Thursday, June 08, 2017

Portrait of a Lady (1968)

Portrait of a Lady (1968) starring Richard Chamberlain, Suzanne Neve, Edward Fox, Ed Bishop, James Maxwell, Rachel Gurney, Sarah Brackett, and Kathleen Byron.

 I recently read and reviewed Henry James' Portrait of a Lady. This is the film adaptation my library had. It is a six-part miniseries from 1968--a BBC production. So even though James is an American author, this is a British production of his work. The book begins and ends in England, so that makes sense to me.

If you are looking for a production that stays true to the original, then this miniseries is for you. It hasn't been that long since I read the book, and, I can tell you that I recognized lines of dialogue as coming straight from the book.

Isabel Archer, the heroine, seeks to see the world and make her own path. At first she is greatly helped by her aunt and cousin. Ralph, the cousin, becomes one of her best friends. He is her biggest advocate.
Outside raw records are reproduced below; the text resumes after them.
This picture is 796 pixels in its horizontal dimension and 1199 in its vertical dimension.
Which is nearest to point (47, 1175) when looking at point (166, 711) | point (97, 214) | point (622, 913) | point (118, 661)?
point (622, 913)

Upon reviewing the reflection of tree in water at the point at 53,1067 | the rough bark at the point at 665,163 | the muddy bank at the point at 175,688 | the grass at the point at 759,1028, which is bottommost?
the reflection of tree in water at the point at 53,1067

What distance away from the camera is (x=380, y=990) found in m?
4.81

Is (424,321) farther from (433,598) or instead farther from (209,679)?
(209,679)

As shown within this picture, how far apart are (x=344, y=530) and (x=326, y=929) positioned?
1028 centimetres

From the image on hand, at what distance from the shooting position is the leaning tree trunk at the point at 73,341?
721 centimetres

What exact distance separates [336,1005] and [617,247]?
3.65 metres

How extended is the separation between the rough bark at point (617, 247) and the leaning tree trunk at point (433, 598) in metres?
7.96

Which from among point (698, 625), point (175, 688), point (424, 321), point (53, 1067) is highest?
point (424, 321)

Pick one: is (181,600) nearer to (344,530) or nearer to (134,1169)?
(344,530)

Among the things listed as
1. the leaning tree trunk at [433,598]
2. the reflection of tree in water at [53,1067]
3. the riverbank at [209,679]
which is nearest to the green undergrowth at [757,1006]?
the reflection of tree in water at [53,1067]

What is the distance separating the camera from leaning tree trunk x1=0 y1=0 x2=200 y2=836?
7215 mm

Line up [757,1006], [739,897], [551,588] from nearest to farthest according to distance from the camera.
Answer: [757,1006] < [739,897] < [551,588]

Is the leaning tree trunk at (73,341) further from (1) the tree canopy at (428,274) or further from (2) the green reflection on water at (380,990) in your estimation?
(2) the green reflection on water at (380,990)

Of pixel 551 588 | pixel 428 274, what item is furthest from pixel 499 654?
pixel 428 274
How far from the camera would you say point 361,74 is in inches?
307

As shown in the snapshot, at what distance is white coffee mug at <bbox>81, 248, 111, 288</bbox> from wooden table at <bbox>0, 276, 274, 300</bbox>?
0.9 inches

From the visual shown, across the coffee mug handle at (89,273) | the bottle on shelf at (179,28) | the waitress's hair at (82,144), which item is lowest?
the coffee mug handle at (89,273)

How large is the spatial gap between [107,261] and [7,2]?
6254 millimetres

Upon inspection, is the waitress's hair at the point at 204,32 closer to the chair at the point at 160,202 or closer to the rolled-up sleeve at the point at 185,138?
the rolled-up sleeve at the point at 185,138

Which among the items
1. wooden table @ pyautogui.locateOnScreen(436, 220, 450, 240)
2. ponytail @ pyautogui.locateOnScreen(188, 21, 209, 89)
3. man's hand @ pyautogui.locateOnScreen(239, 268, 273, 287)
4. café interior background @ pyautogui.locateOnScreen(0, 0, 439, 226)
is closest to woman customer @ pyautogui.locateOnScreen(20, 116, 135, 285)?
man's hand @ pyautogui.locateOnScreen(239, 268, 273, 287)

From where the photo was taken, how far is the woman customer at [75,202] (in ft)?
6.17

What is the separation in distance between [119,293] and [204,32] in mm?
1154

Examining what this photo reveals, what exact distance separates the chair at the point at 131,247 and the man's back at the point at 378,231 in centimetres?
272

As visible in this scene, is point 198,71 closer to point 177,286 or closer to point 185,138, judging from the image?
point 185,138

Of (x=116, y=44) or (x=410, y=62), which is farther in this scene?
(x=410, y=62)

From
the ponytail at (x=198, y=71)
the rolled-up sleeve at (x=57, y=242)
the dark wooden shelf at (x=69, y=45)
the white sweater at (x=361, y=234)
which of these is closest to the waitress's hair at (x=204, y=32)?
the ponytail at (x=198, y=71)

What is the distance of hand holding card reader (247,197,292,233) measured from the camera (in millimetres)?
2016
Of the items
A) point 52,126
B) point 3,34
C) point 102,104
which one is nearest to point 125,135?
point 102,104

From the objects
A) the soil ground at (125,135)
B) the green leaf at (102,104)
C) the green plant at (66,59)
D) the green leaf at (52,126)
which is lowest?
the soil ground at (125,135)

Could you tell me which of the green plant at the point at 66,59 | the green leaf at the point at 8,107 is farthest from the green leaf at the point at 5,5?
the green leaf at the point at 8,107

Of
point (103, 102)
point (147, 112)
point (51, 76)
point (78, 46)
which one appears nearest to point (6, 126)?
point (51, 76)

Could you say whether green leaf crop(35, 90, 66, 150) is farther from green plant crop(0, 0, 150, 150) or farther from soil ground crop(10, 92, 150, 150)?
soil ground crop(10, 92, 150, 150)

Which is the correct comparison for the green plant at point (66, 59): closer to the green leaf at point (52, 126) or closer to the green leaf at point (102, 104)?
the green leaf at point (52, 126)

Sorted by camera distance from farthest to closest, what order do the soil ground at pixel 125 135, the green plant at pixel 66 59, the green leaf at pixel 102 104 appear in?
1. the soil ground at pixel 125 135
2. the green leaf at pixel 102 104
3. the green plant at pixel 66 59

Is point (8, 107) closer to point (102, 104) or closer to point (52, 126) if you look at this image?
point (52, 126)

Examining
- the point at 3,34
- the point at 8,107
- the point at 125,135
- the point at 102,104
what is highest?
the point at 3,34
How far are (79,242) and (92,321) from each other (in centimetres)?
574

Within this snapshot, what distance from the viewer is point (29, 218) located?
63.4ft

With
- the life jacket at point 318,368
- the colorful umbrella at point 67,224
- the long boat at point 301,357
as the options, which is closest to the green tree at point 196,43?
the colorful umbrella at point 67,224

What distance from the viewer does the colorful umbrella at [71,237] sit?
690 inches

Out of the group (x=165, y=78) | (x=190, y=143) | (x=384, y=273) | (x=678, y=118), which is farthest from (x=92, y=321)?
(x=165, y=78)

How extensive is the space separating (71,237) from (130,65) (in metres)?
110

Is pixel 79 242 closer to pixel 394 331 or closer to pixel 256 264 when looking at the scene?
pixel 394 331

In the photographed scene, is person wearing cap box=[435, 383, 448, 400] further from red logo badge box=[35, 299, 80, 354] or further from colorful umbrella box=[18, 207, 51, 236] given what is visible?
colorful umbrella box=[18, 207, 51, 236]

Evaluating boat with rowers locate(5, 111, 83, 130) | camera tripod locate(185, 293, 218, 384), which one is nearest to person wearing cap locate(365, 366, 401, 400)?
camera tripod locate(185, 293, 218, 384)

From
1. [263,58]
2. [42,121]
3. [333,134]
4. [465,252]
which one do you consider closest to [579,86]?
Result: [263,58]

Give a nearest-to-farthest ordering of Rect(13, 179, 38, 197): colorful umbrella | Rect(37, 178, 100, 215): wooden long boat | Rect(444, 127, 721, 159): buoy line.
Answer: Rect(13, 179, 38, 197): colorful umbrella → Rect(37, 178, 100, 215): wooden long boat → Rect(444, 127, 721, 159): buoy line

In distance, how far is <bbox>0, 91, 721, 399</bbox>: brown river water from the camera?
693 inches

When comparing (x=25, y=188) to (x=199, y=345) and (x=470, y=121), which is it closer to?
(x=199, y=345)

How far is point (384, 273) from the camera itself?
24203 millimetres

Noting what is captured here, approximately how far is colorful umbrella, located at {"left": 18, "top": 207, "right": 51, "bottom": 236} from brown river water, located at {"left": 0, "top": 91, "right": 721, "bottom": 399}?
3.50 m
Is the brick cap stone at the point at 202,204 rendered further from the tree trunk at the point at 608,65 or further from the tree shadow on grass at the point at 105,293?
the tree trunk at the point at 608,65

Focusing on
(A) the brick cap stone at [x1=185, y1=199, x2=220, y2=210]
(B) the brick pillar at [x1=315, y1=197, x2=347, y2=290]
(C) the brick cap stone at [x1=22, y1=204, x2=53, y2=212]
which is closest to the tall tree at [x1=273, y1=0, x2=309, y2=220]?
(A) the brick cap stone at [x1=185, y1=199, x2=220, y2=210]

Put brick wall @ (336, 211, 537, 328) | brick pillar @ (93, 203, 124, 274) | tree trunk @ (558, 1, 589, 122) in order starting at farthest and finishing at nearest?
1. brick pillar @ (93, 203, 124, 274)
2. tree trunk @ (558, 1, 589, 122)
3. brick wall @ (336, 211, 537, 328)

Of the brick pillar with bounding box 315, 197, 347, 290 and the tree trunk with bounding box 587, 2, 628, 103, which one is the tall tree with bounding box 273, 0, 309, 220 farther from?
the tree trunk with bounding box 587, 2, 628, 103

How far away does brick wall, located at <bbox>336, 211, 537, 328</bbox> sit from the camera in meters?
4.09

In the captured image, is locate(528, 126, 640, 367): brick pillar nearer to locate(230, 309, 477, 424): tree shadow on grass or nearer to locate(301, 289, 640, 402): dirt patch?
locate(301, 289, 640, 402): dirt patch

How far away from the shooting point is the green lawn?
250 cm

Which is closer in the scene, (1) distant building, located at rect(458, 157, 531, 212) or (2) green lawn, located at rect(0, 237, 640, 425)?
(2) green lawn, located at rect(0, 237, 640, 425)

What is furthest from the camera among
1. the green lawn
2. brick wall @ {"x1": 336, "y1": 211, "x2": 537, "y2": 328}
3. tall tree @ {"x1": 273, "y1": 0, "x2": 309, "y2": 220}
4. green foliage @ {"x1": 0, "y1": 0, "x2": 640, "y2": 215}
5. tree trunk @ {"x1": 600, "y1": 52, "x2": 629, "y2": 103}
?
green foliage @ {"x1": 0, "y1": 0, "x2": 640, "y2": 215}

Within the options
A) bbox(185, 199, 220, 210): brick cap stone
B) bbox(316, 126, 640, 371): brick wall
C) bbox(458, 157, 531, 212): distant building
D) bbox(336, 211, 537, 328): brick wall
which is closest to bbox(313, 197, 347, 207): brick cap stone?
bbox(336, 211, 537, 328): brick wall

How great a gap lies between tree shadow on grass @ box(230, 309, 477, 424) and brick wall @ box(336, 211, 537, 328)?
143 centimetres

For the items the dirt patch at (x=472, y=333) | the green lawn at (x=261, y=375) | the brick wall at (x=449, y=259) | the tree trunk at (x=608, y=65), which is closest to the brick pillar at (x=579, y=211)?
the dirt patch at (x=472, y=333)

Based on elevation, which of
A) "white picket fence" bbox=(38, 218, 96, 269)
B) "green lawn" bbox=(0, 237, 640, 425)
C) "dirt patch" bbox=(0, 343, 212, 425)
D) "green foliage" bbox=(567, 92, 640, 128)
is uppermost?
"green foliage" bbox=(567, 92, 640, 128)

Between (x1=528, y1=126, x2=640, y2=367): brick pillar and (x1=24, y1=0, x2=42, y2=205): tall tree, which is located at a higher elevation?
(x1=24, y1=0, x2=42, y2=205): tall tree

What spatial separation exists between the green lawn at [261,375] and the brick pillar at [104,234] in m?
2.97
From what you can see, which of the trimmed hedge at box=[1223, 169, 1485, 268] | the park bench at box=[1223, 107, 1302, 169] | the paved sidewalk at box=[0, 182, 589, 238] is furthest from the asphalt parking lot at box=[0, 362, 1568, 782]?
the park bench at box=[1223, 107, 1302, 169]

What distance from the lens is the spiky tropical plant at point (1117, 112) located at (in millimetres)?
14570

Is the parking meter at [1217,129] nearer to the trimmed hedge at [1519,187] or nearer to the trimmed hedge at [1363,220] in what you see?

He convinces his father--her uncle--to leave her a lot of money in his will. He does. And she uses that money to see much. Unfortunately, she's now become even more vulnerable. Gilbert Osmond, for example, wants to marry her for her MONEY. Her money will make him a man. Of course, his idea of a perfect wife is a woman with no thoughts, ideas, opinions of her own. And absolutely she must be void of all gumption and independence. Her money may be his salvation. But the marriage may prove her undoing. But Isabel doesn't take marriage lightly. And though she realizes after the fact that her charming suitor is a monster, she's in it for better or worse. But that doesn't mean she won't follow her heart, her conscience. The same conscience that won't let her leave him, is the same one that calls to her that she must attend her dying cousin's deathbed no matter what her husband dictates.

I definitely enjoyed this 1968 production. It is almost six hours in length. I will admit that it looks like an "old" production. You can definitely tell the difference between a BBC production say from the 60s or 70s and one from the 2000s. But I appreciate that nothing has been added to make it more dramatic and appealing. I have not seen the 1996 production, but it describes itself as sensual.

© 2017 Becky Laney of Becky's Book Reviews


Joy Weese Moll said...

I don't think I've seen either version. Sounds interesting.

hopeinbrazil said...

Thanks for this review. I have yet to read the book, but I'll look for this video to supplement my reading.